Freitag, 14. Juni 2013

Truffaut Retrospektive #2 - Klassiker der Extraklasse: Die süße Haut (1964)



Nach »Jules und Jim« berichtet Truffaut mit »Die süße Haut« ein weiteres Mal über eine Dreiecksgeschichte, den Mittelpunkt bildet hierbei aber nicht die Beziehung der drei Personen, sondern der eine Protagonist, Pierre Lachenay. Truffauts Interesse liegt auf einer Charakterstudie, in Verbindung mit dem Motiv der Unmöglichkeit der Liebe. Es geht um Ehebruch, die Gattin und die Geliebte, um eine Affäre, also um die geheime Liebe und den Mann als Spielball zwischen zwei Frauen. Er ist ein Intellektueller, ein Vater, hält Vorträge über Balzac und das Geld, womit Truffaut ja auch wieder den Kontakt zur geliebten Literatur nicht auslässt, auch nicht in Form von André Gide. Es ist wie Stillstand im Ehe- und Liebesleben. Der Gatte wendet sich zur modernen, frischen Frau, vereinbart heimliche Treffen und gibt sich fasziniert von dieser Moderne, durch ihre zierlichen Beinen und ihre sanfte Haut. Er ist aber auch feige, schüchtern und eine unbeholfene Figur in der Liebe. Es ist ein Widerspruch, den Truffaut bei seinem Protagonisten ansetzt zwischen Intellekt und teilnahmsloser Emotion. Truffaut seziert förmlich analytisch in eleganten und kühlen Bildern diesen Charakter, die Unmöglichkeit der Liebe und Unfähigkeit der Kommunikation zwischen seinen Figuren. Gerade diese Verschlossenheit der Charaktere wird durch Coutards Schwarzweißbilder umso stärker unterstrichen, auch wenn Truffaut durch die Distanz jedwede Empathie zu seinen Protagonisten unterlässt. Lachenay drückt sich vor den Entscheidungen, lässt die anderen entscheiden und weicht den Konflikten aus, dabei ist er von Anderen abhängig.

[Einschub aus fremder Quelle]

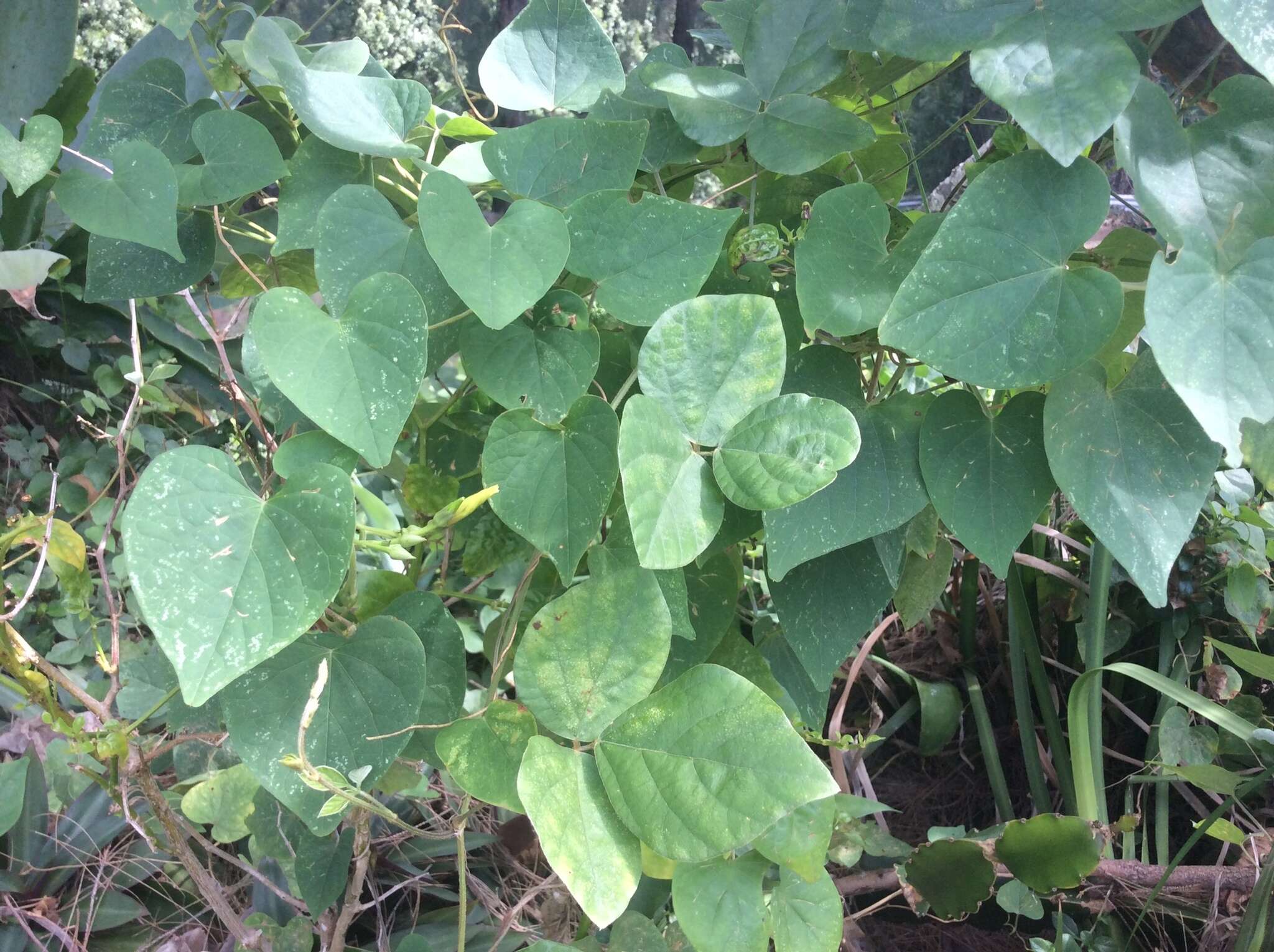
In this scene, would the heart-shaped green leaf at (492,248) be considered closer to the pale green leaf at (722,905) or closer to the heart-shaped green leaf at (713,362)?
the heart-shaped green leaf at (713,362)

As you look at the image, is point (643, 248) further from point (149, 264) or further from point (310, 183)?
point (149, 264)

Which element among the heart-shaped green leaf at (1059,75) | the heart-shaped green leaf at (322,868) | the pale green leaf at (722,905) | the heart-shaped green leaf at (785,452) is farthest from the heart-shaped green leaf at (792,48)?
the heart-shaped green leaf at (322,868)

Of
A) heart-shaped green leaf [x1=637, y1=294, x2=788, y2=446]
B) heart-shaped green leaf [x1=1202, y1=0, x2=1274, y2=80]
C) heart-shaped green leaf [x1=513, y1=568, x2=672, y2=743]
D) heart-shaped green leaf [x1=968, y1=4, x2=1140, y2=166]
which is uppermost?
heart-shaped green leaf [x1=1202, y1=0, x2=1274, y2=80]

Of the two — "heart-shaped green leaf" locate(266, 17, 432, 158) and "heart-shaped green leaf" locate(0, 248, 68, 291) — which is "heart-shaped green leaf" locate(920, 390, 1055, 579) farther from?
"heart-shaped green leaf" locate(0, 248, 68, 291)

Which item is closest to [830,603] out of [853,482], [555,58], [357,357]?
[853,482]

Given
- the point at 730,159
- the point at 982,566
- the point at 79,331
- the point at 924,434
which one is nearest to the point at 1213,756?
the point at 982,566

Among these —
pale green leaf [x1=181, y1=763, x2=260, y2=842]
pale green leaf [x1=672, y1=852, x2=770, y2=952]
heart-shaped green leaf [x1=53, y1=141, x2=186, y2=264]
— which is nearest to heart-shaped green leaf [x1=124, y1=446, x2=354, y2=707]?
heart-shaped green leaf [x1=53, y1=141, x2=186, y2=264]
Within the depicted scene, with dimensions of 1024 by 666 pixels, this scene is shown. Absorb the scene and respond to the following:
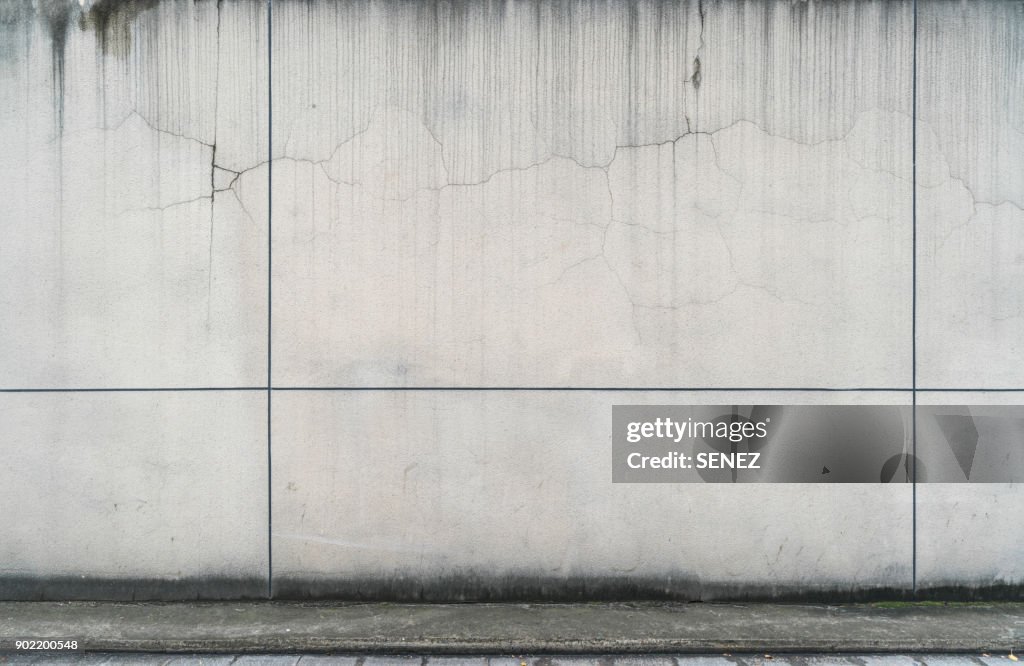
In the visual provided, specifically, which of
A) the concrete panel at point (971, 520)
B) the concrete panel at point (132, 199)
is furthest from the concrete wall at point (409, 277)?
the concrete panel at point (971, 520)

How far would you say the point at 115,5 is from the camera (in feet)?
16.1

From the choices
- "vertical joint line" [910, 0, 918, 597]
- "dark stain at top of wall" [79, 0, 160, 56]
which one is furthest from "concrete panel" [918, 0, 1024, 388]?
"dark stain at top of wall" [79, 0, 160, 56]

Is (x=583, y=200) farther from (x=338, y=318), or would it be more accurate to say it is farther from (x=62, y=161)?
(x=62, y=161)

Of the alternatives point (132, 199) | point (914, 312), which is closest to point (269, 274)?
point (132, 199)

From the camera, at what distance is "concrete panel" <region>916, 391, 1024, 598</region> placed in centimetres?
497

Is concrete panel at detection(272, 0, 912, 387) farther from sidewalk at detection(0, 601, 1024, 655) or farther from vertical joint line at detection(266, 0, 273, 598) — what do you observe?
sidewalk at detection(0, 601, 1024, 655)

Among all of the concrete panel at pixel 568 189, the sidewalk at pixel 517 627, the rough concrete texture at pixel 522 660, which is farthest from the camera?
the concrete panel at pixel 568 189

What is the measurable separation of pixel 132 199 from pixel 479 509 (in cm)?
335

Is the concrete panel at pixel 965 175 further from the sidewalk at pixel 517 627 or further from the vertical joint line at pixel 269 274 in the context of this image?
the vertical joint line at pixel 269 274

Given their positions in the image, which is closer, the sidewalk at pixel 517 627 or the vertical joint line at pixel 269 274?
the sidewalk at pixel 517 627

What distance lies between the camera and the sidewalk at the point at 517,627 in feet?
14.2

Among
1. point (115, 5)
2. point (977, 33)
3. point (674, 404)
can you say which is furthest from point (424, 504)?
point (977, 33)

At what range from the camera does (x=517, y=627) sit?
4508 millimetres

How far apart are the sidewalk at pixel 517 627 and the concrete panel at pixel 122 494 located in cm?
18
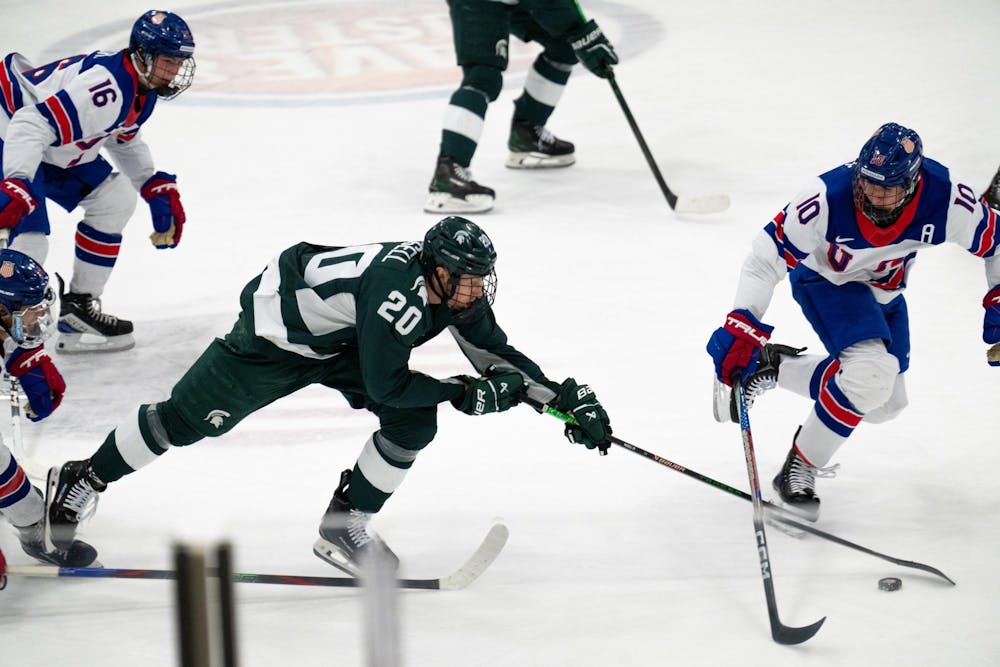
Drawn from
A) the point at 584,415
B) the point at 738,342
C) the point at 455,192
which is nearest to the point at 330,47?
the point at 455,192

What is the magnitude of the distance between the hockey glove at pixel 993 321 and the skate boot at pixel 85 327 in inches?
103

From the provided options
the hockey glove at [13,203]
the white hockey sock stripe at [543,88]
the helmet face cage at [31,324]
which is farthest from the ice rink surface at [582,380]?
the hockey glove at [13,203]

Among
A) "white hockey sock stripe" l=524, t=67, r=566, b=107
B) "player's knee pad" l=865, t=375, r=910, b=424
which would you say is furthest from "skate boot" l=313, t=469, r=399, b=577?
"white hockey sock stripe" l=524, t=67, r=566, b=107

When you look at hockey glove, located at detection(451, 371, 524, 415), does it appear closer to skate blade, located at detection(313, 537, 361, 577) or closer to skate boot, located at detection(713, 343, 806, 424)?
skate blade, located at detection(313, 537, 361, 577)

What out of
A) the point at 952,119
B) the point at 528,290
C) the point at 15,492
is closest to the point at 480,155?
the point at 528,290

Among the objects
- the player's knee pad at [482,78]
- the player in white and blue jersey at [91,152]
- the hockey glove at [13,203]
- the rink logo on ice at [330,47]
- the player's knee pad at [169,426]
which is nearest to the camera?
the player's knee pad at [169,426]

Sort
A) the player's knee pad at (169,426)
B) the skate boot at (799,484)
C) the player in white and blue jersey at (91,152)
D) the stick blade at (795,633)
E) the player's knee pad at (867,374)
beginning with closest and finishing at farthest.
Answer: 1. the stick blade at (795,633)
2. the player's knee pad at (169,426)
3. the player's knee pad at (867,374)
4. the skate boot at (799,484)
5. the player in white and blue jersey at (91,152)

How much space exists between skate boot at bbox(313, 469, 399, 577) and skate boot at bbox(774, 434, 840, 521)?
97 centimetres

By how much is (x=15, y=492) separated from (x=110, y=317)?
4.72 feet

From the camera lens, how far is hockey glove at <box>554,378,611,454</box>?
273cm

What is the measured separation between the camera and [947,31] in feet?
24.1

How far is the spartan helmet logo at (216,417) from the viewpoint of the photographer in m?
2.71

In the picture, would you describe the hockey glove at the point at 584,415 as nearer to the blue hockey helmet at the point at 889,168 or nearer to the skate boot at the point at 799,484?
the skate boot at the point at 799,484

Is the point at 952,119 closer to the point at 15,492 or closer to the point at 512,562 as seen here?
the point at 512,562
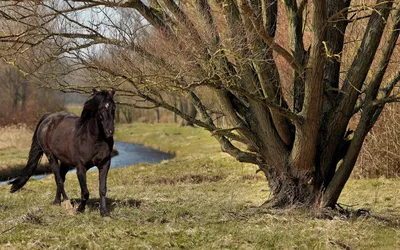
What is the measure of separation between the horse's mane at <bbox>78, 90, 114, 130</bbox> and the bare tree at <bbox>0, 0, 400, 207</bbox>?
38 centimetres

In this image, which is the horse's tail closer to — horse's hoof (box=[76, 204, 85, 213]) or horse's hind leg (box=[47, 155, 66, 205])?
horse's hind leg (box=[47, 155, 66, 205])

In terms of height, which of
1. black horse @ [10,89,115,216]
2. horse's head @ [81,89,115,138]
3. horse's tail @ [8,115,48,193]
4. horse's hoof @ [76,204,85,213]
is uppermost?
horse's head @ [81,89,115,138]

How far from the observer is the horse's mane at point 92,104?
26.9 feet

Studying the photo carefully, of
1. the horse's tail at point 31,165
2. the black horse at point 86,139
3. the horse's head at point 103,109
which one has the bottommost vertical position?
the horse's tail at point 31,165

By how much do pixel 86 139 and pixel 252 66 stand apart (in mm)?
3241

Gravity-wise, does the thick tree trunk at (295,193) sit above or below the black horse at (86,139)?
below

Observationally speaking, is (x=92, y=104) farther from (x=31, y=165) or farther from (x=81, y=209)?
(x=31, y=165)

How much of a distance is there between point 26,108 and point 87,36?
118ft

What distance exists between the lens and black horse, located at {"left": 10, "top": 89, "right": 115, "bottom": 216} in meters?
8.16

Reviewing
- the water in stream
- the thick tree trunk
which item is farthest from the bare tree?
the water in stream

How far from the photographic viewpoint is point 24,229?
6.82m

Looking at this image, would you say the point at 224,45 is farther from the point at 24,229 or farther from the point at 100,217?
the point at 24,229

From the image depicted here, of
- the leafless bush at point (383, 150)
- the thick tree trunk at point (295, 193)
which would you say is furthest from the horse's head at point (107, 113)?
the leafless bush at point (383, 150)

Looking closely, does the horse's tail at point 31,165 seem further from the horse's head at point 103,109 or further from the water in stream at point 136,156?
the water in stream at point 136,156
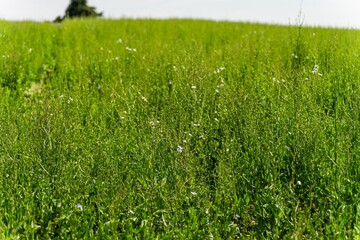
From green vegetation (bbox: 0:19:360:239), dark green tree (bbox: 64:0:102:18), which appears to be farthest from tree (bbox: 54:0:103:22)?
green vegetation (bbox: 0:19:360:239)

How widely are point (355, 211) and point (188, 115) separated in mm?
1669

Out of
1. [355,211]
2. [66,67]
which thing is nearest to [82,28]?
[66,67]

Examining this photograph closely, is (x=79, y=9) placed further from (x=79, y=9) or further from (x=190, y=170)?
(x=190, y=170)

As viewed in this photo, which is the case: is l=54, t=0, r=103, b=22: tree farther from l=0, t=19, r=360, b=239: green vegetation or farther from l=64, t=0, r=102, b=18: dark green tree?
l=0, t=19, r=360, b=239: green vegetation

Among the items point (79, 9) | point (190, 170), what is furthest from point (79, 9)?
point (190, 170)

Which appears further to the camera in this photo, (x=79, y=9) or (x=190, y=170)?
(x=79, y=9)

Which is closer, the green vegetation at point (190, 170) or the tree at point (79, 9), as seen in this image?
the green vegetation at point (190, 170)

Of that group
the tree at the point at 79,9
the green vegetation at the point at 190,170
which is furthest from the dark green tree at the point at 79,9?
the green vegetation at the point at 190,170

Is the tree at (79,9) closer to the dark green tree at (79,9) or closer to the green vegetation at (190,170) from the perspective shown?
the dark green tree at (79,9)

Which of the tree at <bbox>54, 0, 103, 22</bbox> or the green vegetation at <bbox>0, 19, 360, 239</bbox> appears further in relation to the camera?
the tree at <bbox>54, 0, 103, 22</bbox>

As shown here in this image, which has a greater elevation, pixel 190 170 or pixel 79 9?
pixel 79 9

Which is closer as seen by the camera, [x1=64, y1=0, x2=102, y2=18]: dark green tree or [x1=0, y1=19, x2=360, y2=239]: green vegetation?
[x1=0, y1=19, x2=360, y2=239]: green vegetation

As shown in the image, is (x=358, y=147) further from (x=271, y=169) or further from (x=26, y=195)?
(x=26, y=195)

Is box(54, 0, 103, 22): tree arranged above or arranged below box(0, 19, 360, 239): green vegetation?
above
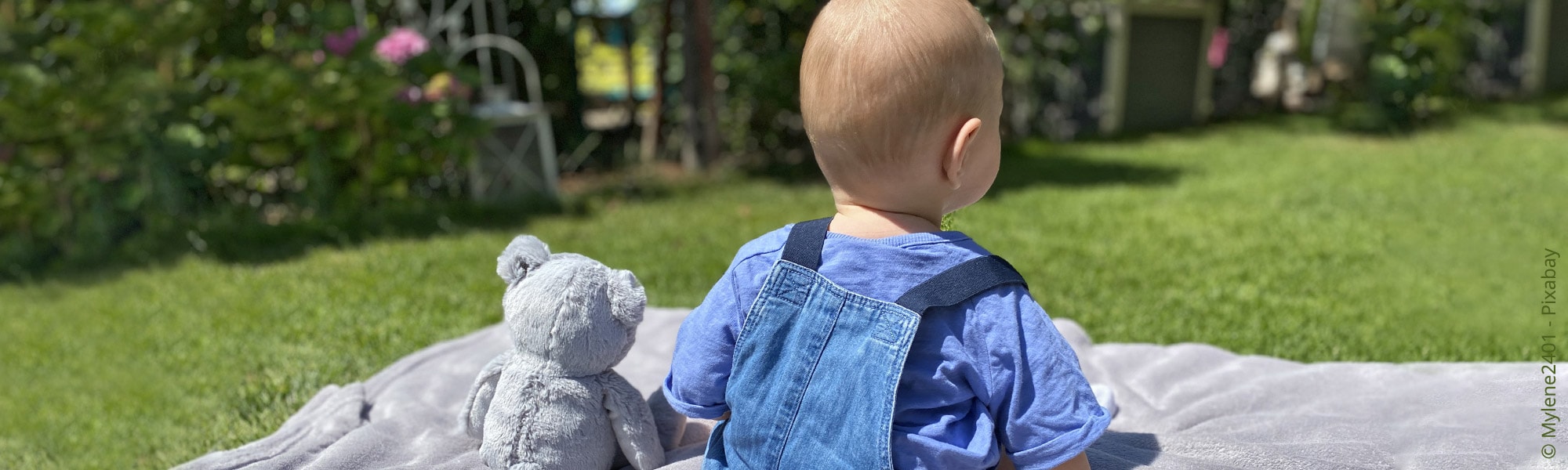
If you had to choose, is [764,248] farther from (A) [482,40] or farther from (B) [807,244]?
(A) [482,40]

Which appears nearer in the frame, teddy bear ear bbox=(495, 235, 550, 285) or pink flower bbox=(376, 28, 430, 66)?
teddy bear ear bbox=(495, 235, 550, 285)

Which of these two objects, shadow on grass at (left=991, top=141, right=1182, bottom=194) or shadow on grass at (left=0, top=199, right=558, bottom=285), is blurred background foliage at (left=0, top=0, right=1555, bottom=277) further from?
shadow on grass at (left=991, top=141, right=1182, bottom=194)

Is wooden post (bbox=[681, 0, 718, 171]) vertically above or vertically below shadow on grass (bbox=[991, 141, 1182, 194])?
above

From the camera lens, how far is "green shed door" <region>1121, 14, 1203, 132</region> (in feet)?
31.4

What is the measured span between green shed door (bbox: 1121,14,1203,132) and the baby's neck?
8.53m

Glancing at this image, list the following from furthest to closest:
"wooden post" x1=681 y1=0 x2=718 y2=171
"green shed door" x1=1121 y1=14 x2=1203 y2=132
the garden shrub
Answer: "green shed door" x1=1121 y1=14 x2=1203 y2=132, the garden shrub, "wooden post" x1=681 y1=0 x2=718 y2=171

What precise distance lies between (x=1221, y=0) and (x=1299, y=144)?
266 centimetres

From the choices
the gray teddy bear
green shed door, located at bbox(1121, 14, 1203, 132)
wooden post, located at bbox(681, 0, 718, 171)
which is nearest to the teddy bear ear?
the gray teddy bear

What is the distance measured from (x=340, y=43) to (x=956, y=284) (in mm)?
4498

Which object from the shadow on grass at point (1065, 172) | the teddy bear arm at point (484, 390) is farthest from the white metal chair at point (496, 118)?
the teddy bear arm at point (484, 390)

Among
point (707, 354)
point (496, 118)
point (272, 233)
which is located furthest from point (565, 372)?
point (496, 118)

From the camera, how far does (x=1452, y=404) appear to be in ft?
7.63

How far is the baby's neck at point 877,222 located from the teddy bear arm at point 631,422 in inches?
24.0

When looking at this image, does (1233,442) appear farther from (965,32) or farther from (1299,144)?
(1299,144)
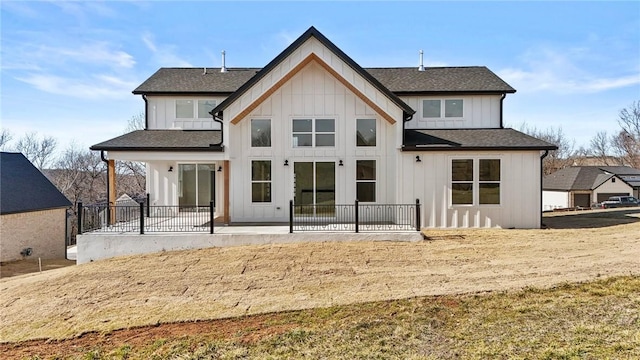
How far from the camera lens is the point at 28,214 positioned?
21.8m

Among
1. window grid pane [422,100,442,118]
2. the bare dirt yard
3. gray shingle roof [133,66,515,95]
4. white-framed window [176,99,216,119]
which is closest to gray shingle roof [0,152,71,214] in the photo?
gray shingle roof [133,66,515,95]

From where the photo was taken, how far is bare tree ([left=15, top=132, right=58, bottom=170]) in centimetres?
4859

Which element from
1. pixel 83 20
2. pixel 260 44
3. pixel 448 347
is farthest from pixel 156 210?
pixel 448 347

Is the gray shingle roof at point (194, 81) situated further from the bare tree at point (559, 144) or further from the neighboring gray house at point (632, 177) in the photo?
the bare tree at point (559, 144)

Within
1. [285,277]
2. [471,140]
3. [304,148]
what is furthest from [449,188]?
[285,277]

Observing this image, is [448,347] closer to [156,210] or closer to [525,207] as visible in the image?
[525,207]

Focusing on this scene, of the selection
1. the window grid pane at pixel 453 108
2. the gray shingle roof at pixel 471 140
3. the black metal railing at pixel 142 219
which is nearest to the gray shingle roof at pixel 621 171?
the gray shingle roof at pixel 471 140

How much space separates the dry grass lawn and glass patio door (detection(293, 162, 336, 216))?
319 centimetres

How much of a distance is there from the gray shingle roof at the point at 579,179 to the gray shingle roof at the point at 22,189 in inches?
2080

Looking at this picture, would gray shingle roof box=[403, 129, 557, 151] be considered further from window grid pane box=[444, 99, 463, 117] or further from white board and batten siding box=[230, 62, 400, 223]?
A: white board and batten siding box=[230, 62, 400, 223]

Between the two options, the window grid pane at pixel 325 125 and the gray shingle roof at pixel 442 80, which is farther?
the gray shingle roof at pixel 442 80

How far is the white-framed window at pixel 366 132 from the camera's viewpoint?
1490 cm

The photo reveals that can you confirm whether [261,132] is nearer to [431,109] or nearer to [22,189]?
[431,109]

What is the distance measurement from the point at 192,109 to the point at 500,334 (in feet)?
53.5
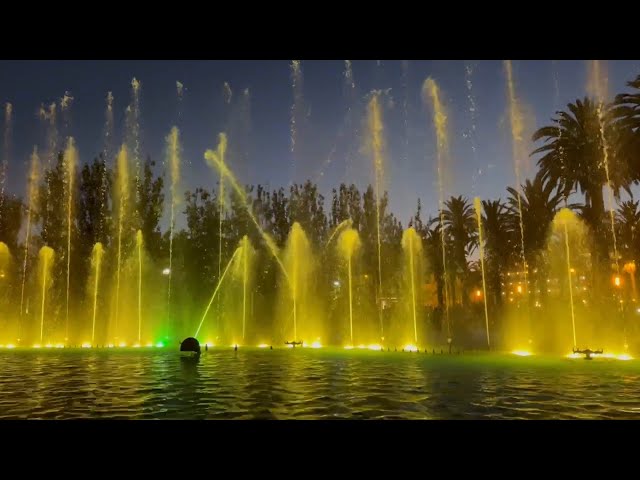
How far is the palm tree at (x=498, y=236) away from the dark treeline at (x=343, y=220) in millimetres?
95

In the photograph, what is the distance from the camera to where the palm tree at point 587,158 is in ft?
108

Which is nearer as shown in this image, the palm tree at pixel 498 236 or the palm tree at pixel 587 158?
the palm tree at pixel 587 158

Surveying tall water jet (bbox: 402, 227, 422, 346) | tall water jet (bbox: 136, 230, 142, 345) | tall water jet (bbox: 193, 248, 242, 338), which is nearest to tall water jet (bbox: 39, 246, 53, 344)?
tall water jet (bbox: 136, 230, 142, 345)

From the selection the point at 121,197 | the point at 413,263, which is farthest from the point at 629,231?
the point at 121,197

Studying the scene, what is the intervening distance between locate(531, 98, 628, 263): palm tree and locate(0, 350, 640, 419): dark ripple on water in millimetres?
19305

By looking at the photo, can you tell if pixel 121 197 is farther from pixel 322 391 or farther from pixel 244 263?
pixel 322 391

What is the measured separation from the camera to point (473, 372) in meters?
15.3

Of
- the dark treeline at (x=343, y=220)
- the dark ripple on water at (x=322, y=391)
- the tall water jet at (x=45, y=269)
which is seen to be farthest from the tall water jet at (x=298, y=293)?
the tall water jet at (x=45, y=269)

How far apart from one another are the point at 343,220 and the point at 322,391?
37521 millimetres

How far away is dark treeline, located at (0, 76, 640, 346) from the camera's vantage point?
35281 millimetres

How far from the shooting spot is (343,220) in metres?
48.6

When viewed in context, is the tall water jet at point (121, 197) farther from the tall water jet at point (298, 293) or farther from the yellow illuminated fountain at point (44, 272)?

Willenlos scheint er durch die Inkompetenz seiner Gefühle den Frauen unterworfen zu sein. In diesem Charakter herrscht also wieder eine Lieblosigkeit, er erinnert mehr an einen Zombie, der durch die Szenen von Truffauts Film streift als an einen lebendigen Menschen. Truffaut verwendet die zeitweise getragene Brille Lachenays auch als Symbol für dessen Intellekt und um diese Seite seiner Figur zu bestärken. Interessant ist an dieser Stelle natürlich auch der Einfluss von Hitchcock auf diesen Film, der ja während der Entstehung des Hitchcockbuches herauskam. Delerue vermittelt mit der musikalischen Untermalung Spannung, wie hitchcockesk, und auch manche Einstellungen erinnern in diesem Fall stark an Hitchcock. Da darf das kleine Detail nicht ausgespart werden, dass Truffaut sogar direkt eine Sequenz aus einem Hitchcock (wenn ich mich richtig entsinne war es »Notorious«) zitiert (oder in abgewandelter Form übernimmt), bloß, dass diese Übernahme hierbei schon fast als bösartige Abrechnung mit Kritikern gelten kann, wenn man die Szene im Kontext des Hitchcock Films bedenkt. Ein weiteres Detail ist, dass man irgendwann im Hintergrund das Plakat von Cocteaus »Le sang d´un poéte« sieht. Wen interessiert das? Mir egal. Warum? Ich schreibe es nieder, weil ich es kann und Details benötige. Es ist auch dieser Kontrast zwischen seiner heißblütigen Frau und ihm, der seine Passivität verdeutlicht, die ihn ja letztlich durch seine eigene Inkonsequenz ins Unglück stürzt und das mit einem tragischen Schuss, äh Schluss.